▸ Brano scelto:
Come vede il mondo dell’informazione oggi riguardo al suo ruolo di quarto potere in Italia e all’estero?
«L’informazione è al centro di un impetuoso rinnovamento tecnologico. Ma anche nel mondo della multimedialità, dei contenuti prodotti dagli stessi utenti, della pervasività dei social network, il buon giornalismo fa la differenza. Ancora più di prima. A patto che sia indipendente, di qualità e autorevole».
I giornalisti professionisti che ruolo hanno, anche considerando che oggi con i social e il digitale tutti facciamo “informazione”?
«Tutti fanno informazione. Basti pensare che non esiste ormai un fatto di cronaca che non venga documentato da protagonisti o testimoni, con immagini, foto e video postati sui social network, sviscerato e commentato dagli stessi utenti. Ma per dare senso e profondità ai fatti occorrerà sempre un professionista serio e preparato che non si fermi alle verità ufficiali, che smascheri anche l’inganno delle apparenze, che indaghi e si ponga interrogativi e dubbi. Non c’è niente di peggio del testimone in diretta che pensa di aver capito tutto di un fatto per il semplice motivo di averne visto un frammento, salvo poi accorgersi, leggendo e documentandosi, che la realtà è molto diversa».

▸ Dati archiviati:
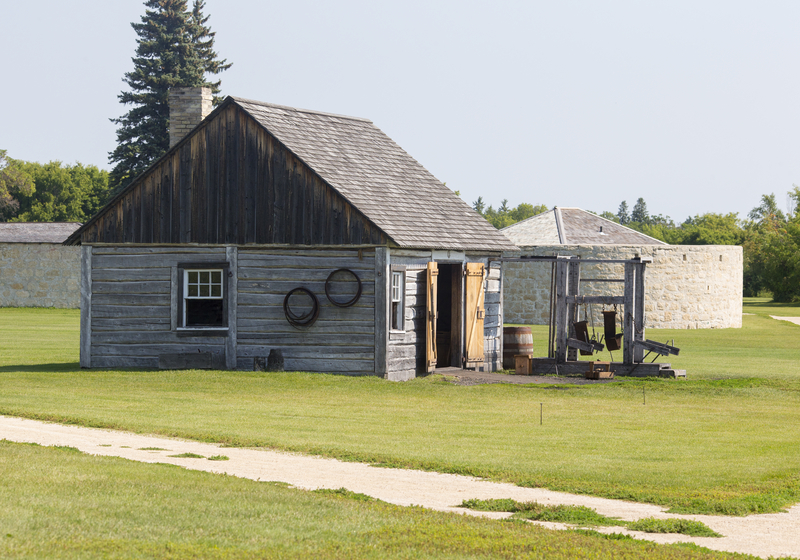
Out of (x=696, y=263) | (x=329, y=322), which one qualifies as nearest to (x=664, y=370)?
(x=329, y=322)

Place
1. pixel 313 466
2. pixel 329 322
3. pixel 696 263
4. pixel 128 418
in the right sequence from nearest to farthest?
pixel 313 466, pixel 128 418, pixel 329 322, pixel 696 263

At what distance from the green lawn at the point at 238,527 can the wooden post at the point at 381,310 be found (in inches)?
431

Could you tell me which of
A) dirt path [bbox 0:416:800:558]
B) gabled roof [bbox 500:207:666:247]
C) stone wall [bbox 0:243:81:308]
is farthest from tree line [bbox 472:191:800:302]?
dirt path [bbox 0:416:800:558]

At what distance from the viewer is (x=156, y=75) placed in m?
59.9

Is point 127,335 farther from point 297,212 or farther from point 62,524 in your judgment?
point 62,524

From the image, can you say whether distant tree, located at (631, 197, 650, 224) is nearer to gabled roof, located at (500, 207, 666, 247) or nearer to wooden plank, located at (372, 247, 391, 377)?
gabled roof, located at (500, 207, 666, 247)

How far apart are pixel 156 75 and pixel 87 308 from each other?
A: 4119cm

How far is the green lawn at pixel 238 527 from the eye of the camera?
6586 mm

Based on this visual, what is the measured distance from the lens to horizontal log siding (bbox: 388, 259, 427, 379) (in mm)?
20172

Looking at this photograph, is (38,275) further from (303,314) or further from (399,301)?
(399,301)

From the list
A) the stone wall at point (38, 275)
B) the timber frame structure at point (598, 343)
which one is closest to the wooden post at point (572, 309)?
the timber frame structure at point (598, 343)

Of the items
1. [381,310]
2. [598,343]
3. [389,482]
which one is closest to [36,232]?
[381,310]

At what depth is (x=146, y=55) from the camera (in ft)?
199

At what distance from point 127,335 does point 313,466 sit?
476 inches
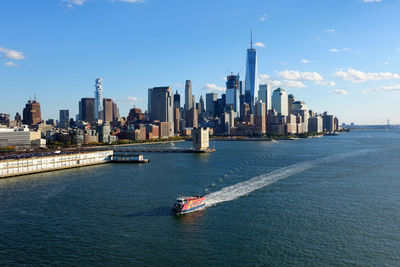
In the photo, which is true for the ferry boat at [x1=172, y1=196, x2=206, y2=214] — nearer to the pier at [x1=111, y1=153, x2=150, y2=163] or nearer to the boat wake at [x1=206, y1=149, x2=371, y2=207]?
the boat wake at [x1=206, y1=149, x2=371, y2=207]

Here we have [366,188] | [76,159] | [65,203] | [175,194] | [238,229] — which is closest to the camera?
[238,229]

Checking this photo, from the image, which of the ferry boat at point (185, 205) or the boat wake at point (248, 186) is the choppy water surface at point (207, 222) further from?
the ferry boat at point (185, 205)

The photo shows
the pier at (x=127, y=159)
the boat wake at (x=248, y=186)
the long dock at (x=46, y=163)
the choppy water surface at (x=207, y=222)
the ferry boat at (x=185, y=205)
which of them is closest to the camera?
the choppy water surface at (x=207, y=222)

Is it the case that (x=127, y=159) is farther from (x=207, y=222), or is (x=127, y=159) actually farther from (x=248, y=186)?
(x=207, y=222)

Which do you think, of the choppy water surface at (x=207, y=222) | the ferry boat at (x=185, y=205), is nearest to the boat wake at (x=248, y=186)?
the choppy water surface at (x=207, y=222)

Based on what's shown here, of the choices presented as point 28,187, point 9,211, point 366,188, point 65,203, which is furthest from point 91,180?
point 366,188

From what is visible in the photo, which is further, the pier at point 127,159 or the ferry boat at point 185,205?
the pier at point 127,159

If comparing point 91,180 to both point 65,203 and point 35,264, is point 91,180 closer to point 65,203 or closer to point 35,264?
point 65,203

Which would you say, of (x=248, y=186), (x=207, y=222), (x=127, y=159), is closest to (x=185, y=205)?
(x=207, y=222)
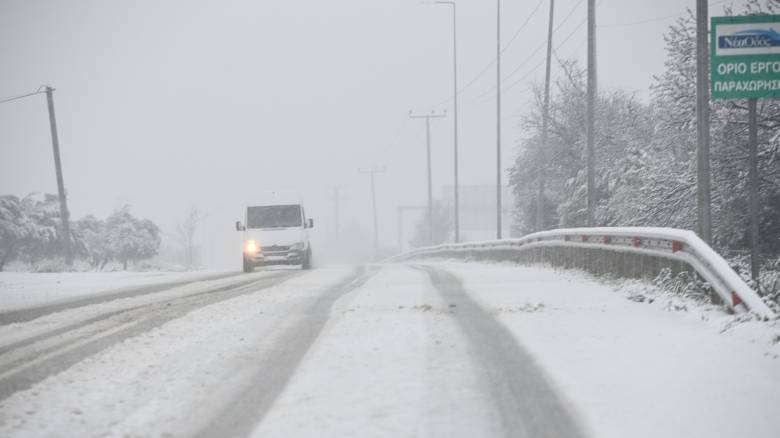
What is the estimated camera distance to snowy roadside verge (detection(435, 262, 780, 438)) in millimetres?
3387

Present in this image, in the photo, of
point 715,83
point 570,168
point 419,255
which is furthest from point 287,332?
point 419,255

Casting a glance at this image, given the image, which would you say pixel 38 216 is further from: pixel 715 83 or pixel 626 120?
pixel 715 83

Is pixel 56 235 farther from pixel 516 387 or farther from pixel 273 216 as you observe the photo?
pixel 516 387

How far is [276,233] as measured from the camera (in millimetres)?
20406

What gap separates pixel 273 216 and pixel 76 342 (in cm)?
1557

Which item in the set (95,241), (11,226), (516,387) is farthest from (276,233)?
(95,241)

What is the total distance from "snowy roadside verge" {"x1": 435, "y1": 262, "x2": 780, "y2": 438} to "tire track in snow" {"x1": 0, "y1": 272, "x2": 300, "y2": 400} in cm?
357

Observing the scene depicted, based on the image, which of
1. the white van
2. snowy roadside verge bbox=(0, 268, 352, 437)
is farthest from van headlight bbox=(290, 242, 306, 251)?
snowy roadside verge bbox=(0, 268, 352, 437)

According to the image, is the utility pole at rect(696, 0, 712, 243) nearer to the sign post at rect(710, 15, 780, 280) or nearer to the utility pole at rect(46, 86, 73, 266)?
the sign post at rect(710, 15, 780, 280)

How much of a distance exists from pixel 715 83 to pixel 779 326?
3927 mm

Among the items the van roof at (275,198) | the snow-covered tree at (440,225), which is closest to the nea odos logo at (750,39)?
the van roof at (275,198)

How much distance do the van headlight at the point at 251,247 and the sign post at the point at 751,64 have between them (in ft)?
48.9

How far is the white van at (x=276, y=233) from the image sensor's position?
20000 millimetres

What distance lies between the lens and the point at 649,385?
157 inches
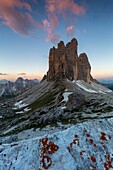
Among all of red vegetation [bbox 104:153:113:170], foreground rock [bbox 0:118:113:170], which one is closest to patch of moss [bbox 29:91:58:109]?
foreground rock [bbox 0:118:113:170]

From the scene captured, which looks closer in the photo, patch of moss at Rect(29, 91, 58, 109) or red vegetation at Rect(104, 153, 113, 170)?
red vegetation at Rect(104, 153, 113, 170)

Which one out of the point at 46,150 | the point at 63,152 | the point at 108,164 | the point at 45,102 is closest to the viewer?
the point at 108,164

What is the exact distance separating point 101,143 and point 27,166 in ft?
24.6

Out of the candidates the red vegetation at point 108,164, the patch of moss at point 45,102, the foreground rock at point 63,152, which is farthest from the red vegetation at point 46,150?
the patch of moss at point 45,102

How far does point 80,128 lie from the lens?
16.5 metres

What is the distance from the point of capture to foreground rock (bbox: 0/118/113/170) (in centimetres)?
1260

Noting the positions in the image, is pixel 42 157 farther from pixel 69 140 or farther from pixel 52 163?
pixel 69 140

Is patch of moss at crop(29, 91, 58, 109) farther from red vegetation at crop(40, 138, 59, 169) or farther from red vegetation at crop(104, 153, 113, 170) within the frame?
red vegetation at crop(104, 153, 113, 170)

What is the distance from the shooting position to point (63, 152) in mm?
13531

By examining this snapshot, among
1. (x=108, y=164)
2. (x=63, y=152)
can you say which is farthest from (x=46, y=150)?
(x=108, y=164)

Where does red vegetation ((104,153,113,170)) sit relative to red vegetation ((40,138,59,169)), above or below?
below

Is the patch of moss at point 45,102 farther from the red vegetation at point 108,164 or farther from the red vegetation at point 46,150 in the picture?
the red vegetation at point 108,164

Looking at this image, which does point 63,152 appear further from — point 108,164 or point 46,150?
point 108,164

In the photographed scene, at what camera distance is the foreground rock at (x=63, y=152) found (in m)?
12.6
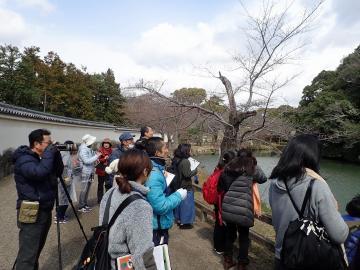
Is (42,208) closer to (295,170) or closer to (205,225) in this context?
(295,170)

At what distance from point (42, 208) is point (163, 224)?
112 centimetres

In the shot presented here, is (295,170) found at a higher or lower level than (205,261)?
higher

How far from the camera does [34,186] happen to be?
3016 mm

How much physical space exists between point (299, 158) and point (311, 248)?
1.90 feet

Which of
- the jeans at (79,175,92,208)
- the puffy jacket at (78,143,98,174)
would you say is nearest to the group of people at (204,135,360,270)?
the puffy jacket at (78,143,98,174)

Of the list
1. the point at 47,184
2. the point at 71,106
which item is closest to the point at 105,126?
the point at 71,106

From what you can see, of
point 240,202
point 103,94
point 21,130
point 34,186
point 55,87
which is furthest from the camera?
point 103,94

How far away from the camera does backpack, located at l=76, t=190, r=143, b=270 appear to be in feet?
6.59

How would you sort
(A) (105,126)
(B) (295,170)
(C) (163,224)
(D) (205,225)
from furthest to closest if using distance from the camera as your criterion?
(A) (105,126), (D) (205,225), (C) (163,224), (B) (295,170)

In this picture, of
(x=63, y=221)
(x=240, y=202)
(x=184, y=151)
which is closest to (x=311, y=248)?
(x=240, y=202)

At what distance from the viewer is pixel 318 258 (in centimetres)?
212

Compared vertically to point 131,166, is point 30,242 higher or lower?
lower

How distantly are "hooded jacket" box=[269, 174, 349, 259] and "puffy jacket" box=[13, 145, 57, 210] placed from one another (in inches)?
76.1

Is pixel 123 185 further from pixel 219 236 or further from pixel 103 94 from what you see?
pixel 103 94
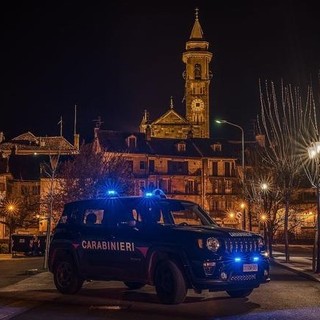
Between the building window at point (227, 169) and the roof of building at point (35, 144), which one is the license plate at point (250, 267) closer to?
the building window at point (227, 169)

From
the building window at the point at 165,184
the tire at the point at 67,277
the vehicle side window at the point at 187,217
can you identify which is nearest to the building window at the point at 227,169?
the building window at the point at 165,184

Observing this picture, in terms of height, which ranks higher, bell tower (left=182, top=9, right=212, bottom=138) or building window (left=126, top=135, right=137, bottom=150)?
bell tower (left=182, top=9, right=212, bottom=138)

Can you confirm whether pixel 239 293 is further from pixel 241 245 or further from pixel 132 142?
pixel 132 142

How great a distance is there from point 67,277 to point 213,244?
14.0 feet

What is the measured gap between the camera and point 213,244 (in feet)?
44.5

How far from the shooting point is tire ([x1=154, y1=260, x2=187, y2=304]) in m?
13.6

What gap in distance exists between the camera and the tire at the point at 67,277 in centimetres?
1599

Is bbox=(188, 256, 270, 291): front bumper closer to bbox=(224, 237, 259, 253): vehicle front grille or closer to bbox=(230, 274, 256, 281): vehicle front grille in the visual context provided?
bbox=(230, 274, 256, 281): vehicle front grille

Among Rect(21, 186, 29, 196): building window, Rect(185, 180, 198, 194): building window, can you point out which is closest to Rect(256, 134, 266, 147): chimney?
Rect(185, 180, 198, 194): building window

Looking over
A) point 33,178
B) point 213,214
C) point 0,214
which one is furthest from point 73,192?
point 213,214

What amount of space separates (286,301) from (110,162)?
56503 mm

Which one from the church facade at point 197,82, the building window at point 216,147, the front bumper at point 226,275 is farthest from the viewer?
the church facade at point 197,82

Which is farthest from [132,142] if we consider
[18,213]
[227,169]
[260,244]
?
[260,244]

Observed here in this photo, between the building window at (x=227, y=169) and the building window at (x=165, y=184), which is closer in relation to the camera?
the building window at (x=165, y=184)
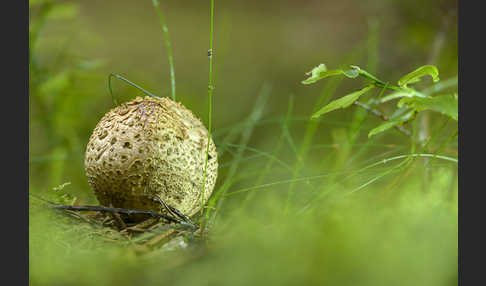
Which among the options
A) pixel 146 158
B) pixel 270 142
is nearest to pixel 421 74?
pixel 146 158

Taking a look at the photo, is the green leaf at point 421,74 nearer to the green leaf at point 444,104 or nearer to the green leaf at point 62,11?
the green leaf at point 444,104

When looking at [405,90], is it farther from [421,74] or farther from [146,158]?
[146,158]

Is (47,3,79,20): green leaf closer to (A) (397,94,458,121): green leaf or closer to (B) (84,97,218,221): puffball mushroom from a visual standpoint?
(B) (84,97,218,221): puffball mushroom

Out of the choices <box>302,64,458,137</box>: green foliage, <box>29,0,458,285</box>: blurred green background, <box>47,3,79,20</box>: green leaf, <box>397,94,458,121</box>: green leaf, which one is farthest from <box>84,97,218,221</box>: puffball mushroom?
<box>47,3,79,20</box>: green leaf

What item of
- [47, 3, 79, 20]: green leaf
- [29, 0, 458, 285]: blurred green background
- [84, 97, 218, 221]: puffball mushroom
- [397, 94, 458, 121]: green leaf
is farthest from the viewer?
[47, 3, 79, 20]: green leaf

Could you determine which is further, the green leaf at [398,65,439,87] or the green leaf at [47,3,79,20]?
the green leaf at [47,3,79,20]

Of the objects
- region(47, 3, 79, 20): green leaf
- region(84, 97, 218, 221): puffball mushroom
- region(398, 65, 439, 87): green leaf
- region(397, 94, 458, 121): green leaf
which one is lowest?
region(84, 97, 218, 221): puffball mushroom

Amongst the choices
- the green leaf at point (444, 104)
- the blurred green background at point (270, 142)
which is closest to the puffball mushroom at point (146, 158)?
the blurred green background at point (270, 142)
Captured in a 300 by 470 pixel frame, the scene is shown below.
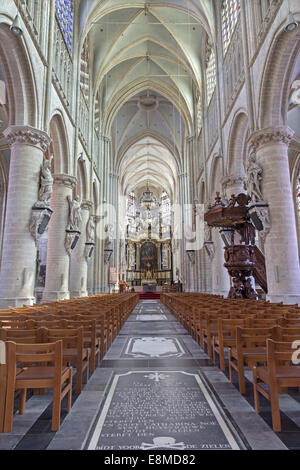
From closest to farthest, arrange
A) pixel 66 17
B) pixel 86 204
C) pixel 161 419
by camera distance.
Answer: pixel 161 419 < pixel 66 17 < pixel 86 204

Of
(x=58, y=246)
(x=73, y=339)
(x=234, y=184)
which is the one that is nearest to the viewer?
(x=73, y=339)

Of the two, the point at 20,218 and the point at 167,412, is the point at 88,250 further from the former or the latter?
the point at 167,412

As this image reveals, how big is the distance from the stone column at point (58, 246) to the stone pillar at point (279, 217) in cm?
826

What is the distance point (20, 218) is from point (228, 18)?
14.0 metres

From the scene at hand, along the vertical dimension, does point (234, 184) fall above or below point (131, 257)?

▸ Attività ed esercizi:
1 – Ricopia le righe dei record dall'inizio fino alla riga che contiene "pixel 313 466, pixel", entrambe comprese. Ometti le immagini.
2 – Prosegui l'intervista sul giornalismo a partire dall'ultima frase riportata.

▸ Soluzioni degli esercizi:
1 –
Out of (x=696, y=263) | (x=329, y=322), which one qualifies as nearest to (x=664, y=370)?
(x=329, y=322)

Place
1. pixel 313 466
2. pixel 329 322
3. pixel 696 263
4. pixel 128 418
in the right sequence from nearest to farthest?
pixel 313 466, pixel 128 418, pixel 329 322, pixel 696 263

2 –
Il digitale ha sconvolto il mondo dell’informazione. Non le pare che si dia troppo peso al mezzo e poco a quello che è il prodotto e valore vero, cioè l’informazione ben fatta?
«In parte la sua affermazione è vera. Non è il mezzo, per quanto mirabolante, che fa il prodotto. Prenda Periscope, che consente di farci seguire e di ricevere commenti in diretta dagli altri navigatori. Non basta avere una camera puntata per essere credibili e convincere. Ci vogliono i buoni argomenti, soprattutto le notizie. E quelle si hanno con lo studio, la perseveranza, i contatti, l’esperienza. L’informazione di qualità, approfondita e critica, rimane. Pesa, incide. Quella scialba, d’istinto e raffazzonata, si perde come d’incanto nelle viscere della Rete. Fallaci, Montanelli, Biagi erano grandi giornalisti indipendentemente dal mezzo – giornale, radio, tv – che usavano».
Parliamo di pubblicità e del suo calo… Non è ora di farsi pagare di più dal lettore il prodotto informazione?
«I giornali sono aumentati molto di prezzo. Forse troppo. In sostanza, del 50% circa in cinque anni. Ho dei dubbi che sia la strada giusta, anche se la tendenza è innegabile in tutto il mondo. Sono convinto invece della necessità di passare a forme di pagamento per le notizie online. In questi anni abbiamo abituato male i nostri lettori, indotti a credere che l’informazione sia una commodity gratuita».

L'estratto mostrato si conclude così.